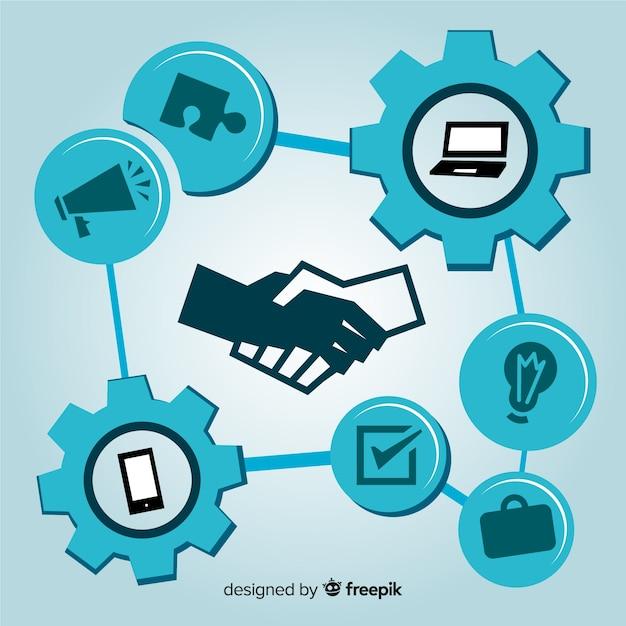 Płaska koncepcja transakcji biznesowych Darmowych Wektorów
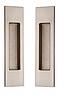 Ручки для раздвижных дверей MVM SDH-2 SN/CP - матовый никель/хром
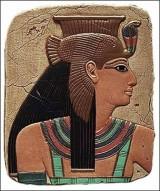 Goddess Nekhbet Image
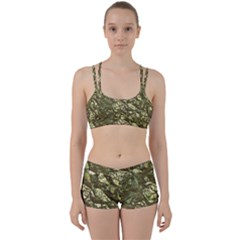 Seamless Repeat Repetitive Women s Sports Set by Nexatart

*****

__What you are asked to do__
Could you write out verbatim only those lines that run from the line containing "Goddess Nekhbet Image" through the end of the listing above, both included, without the pictures?

__Answer space__
 Goddess Nekhbet Image
 Seamless Repeat Repetitive Women s Sports Set by Nexatart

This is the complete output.